Copy Markdown View Source

RAKE (Rapid Automatic Keyword Extraction) backend for Text.WordCloud.

RAKE is a classic, language-agnostic keyword extractor (Rose et al., 2010). It splits the text on stopwords and punctuation to produce candidate phrases, then scores each member word by the ratio of its total degree (cumulative phrase length) to its raw frequency. A phrase score is the sum of its member word scores.

Higher scores = more important.

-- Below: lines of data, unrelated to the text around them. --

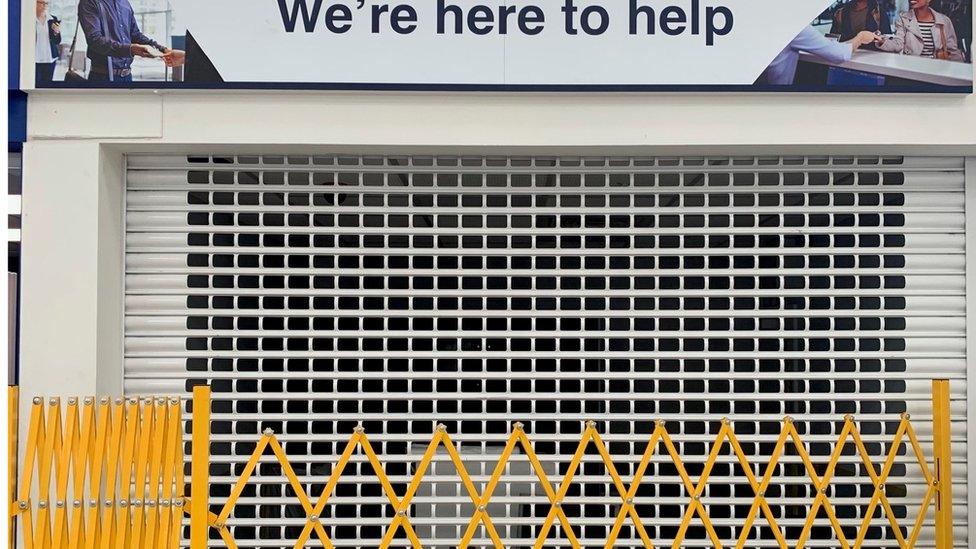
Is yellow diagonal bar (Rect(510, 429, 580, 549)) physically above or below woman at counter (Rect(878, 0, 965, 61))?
below

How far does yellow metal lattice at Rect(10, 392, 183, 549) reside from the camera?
4.41 m

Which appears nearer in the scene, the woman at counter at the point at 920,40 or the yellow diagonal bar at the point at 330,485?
the yellow diagonal bar at the point at 330,485

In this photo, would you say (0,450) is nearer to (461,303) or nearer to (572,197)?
(461,303)

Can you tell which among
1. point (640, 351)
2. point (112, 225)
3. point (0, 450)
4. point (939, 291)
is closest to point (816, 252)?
point (939, 291)

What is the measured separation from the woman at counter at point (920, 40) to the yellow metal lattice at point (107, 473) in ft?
14.7

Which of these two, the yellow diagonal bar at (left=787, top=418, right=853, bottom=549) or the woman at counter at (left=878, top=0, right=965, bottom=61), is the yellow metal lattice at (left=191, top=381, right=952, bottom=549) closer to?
the yellow diagonal bar at (left=787, top=418, right=853, bottom=549)

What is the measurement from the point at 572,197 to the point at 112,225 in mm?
2807

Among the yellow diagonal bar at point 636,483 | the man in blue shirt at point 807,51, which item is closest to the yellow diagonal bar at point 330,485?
the yellow diagonal bar at point 636,483

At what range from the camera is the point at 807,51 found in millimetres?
5062

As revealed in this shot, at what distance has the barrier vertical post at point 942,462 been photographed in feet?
16.5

The result naturally surfaces multi- word phrases, since phrases that consist exclusively of distinctive content words score above the sum of their parts.

Strengths

  • No reference corpus.

  • Phrase-aware by construction.

  • Trivially multilingual via the stopword swap (uses Text.Stopwords for the resolved language).

Caveats

  • Quality is sensitive to stopword-list completeness — under-filtering produces bloated, low-quality phrases.

  • Tends to over-rank phrases composed of low-frequency words; YAKE! is usually a better default.

Options

Honours the orchestrator's :language, :stopwords, :case_fold, and :locale. RAKE's candidates are determined by stopword boundaries; :ngram_range is honoured as a post-filter on the resulting phrase lengths.